**** EXTRACTED TEXT

School teaches us to view art as a trove of hidden messages -- morals, socio-political tracts, biographical facts about the author's life, historical contexts and themes. School belittles art's emotional content. This baffles me, because evoking emotion is what art does best. Sure, it can dish out a theme, but a non-fiction essay does that more easily. Why does school view emotional response as superficial?

Yes, I know that one's emotions and intellect are interconnected and, sure, knowing a story's historical context or whatever can change -- and sometimes enhance (and sometimes detract from) -- one's emotional response. But that doesn't change the fact that in school, we're told to think a work before we feel a work. And it doesn't stop people from claiming that "reading about a movie is more important than actually watching a movie."

So many people, when I asked them how they liked a movie, say, "I'm not sure how I feel about it yet," and then they go off to read a bunch of criticism, looking for someone to TELL them how to feel. But they DO know how they feel about it -- or at least I hope they do. Surely the movie evoked SOME response: it scared them, it tickled their funny bone, it irritated them, it make them laugh, it bored them -- maybe it baffled them. But some insulting force (I think it's school) has taught them to discount this feeling and run to an "expert" for help. And this art loses the ability to communicate DIRECTLY to people. It must be filtered through criticism.

Falloff from this even informs MetaFilter discussions/arguments about spoilers. Inevitably, when someone asks people not to post spoilers, someone else says, "Spoilers don't bother me. I don't see a movie to be surprised by the ending." God, this makes me want to weep. Surprise is such a wonderful part of the human experience. And stories are such great vehicles for surprise. Why would anyone want to shut oneself off from this? Isn't it because school teaches that thematic components trump emotional components. Doesn't school also teach that those of us who care more for surprised endings, and those of us who want to laugh and cry, are naive beings who view art is children, not as adults?

********

TASK REQUIREMENTS -
a) For each statement about the piece on school and art's emotional content, answer yes or no and quote the words from the piece that decide it: (i) A non-fiction essay delivers a theme more easily than art does. (ii) Knowing a story's historical context always enhances one's emotional response. (iii) Surprise is described as an unimportant part of the human experience.
b) Supply a continuation of the piece on school and art's emotional content, beginning after its final sentence.
The items that come next are separate material.

**** DATASET EXCERPTS

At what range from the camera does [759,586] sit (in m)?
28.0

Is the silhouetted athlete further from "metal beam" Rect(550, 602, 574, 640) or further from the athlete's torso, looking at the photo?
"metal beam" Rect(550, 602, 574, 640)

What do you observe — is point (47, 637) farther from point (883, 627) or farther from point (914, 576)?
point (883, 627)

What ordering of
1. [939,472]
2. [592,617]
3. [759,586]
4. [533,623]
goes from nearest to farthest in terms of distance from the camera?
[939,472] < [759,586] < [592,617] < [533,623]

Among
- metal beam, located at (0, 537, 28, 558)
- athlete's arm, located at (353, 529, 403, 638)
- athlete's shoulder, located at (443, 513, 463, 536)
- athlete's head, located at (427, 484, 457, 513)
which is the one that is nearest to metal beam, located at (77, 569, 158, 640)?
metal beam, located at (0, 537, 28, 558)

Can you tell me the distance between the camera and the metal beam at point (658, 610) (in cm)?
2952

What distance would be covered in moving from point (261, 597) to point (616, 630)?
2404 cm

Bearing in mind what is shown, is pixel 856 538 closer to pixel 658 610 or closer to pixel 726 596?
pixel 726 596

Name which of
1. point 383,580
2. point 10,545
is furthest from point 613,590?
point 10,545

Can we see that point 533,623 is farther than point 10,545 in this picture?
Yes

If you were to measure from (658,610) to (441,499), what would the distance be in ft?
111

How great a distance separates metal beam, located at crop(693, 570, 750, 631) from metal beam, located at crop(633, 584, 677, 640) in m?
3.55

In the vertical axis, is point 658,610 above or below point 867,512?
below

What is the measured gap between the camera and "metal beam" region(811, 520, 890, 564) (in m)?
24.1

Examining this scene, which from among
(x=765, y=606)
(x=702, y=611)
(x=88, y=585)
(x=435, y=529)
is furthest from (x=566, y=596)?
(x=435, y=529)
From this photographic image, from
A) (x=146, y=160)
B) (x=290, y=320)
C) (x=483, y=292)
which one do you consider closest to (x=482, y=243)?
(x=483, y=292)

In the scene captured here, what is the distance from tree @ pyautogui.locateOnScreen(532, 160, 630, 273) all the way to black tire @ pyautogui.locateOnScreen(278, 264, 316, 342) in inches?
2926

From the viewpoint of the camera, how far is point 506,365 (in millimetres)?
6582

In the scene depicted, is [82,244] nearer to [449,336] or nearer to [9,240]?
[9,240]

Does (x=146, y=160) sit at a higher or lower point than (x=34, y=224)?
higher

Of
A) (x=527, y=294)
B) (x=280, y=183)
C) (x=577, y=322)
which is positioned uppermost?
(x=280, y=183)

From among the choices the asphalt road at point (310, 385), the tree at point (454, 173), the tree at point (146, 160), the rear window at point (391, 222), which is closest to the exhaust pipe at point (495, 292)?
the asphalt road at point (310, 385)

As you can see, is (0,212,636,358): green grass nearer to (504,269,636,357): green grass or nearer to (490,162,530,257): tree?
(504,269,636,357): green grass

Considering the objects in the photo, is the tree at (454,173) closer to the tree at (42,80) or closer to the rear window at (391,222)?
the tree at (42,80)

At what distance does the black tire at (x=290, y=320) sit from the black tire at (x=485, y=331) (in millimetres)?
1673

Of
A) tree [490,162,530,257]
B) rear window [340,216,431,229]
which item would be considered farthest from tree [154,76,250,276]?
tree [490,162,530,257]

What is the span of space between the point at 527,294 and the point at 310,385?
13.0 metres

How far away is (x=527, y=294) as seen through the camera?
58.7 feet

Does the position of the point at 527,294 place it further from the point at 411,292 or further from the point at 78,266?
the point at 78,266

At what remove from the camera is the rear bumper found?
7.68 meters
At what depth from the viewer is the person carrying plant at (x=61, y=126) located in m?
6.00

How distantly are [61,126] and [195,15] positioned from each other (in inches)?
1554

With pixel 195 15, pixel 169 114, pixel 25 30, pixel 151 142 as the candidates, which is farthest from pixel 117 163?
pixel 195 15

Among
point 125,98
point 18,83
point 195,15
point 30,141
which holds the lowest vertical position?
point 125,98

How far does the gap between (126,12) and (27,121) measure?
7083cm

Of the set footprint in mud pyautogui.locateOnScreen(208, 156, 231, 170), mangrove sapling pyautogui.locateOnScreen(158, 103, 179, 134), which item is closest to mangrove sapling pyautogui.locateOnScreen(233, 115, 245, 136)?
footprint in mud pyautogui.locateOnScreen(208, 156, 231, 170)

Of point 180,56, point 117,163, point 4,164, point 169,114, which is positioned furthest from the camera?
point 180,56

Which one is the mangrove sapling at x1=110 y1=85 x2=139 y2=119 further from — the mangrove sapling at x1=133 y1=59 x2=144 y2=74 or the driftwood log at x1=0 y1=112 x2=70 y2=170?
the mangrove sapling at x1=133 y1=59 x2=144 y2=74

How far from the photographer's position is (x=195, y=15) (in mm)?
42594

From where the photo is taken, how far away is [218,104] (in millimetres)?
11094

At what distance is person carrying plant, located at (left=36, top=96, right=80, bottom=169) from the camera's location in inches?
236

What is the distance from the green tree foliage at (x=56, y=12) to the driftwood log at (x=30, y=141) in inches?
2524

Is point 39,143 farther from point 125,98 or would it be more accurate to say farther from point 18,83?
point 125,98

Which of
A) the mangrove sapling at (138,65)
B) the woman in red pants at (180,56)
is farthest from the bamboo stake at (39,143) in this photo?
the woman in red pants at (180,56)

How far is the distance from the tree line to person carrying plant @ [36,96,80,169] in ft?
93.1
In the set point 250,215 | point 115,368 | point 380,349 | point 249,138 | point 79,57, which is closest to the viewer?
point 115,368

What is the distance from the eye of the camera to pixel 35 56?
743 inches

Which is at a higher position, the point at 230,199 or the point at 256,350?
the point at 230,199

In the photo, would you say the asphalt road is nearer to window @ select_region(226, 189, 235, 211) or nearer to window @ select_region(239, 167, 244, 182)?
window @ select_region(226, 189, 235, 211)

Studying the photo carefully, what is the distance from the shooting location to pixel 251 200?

********

FINAL ANSWERS -
a)
(i) Yes: "Sure, it can dish out a theme, but a non-fiction essay does that more easily."
(ii) No: "and sometimes enhance (and sometimes detract from) -- one's emotional response"
(iii) No: "Surprise is such a wonderful part of the human experience."

b)
posted by grumblebee at 10:17 AM on June 7, 2006 [3 favorites]


is there something wrong with a person who might dislike something and then, exposed to a different viewpoint, could reconsider and then appreciate the work?
maybe i'm totally misunderstanding you here...


No, there's nothing wrong with that, but I don't think it's nearly as common as what grumblebee's talking about:

So many people... say, "I'm not sure how I feel about it yet," and then they go off to read a bunch of criticism, looking for someone to TELL them how to feel.


I put it a little too snarkily, but that's what I was trying to say. And may I add that grumblebee's contributions to this thread have been fantastic.
posted by languagehat at 10:24 AM on June 7, 2006


I liked a lot of things about AI...i don't know that i would buy the whole 'emotional manipulation' angle...the title, to me, seemed always to focus it more on the basic questions...the idea that the boy was the point at which technical expertise could accomplish a degree of complexity thought to be uniquely human...that given physical realities (long-term sustainability of life on earth) perhaps human-created/-inspired robots are the next logical step in evolution...

what i didn't like, and maybe it could have been explained in a different way to get me to buy into it...is the whole motivation of replacing children for grief-stricken parents...the child remains a child--how could this be healthy or even desirable for the parents? would any parents want their children to stay young forever, to not grow and mature into adulthood?...the fantasy of that would seem to collapse rather early in the development phase...and the robot child would learn, but then wouldn't he rather soon be an adult in a child's body? maybe the point is that the push for technology can tend to ignore such repercussions, but these things seem more obvious (i mean, did we learn nothing from 'pet sematary' and 'interview with the vampire?')

on preview: ok, i get what you're saying about people seeking some external justification or determination (as opposed to evolution) of their personal feelings on a work...but i would tend to argue that such a person (1) still goes deeper than someone who wouldn't bother to explore it, and (2) might use this as a step toward having a more personal interaction with the work, or a different work...kind of like a practice run or training wheels--this time someone might adapt others' views, but it might make them more willing/bold to do it for themselves the next time...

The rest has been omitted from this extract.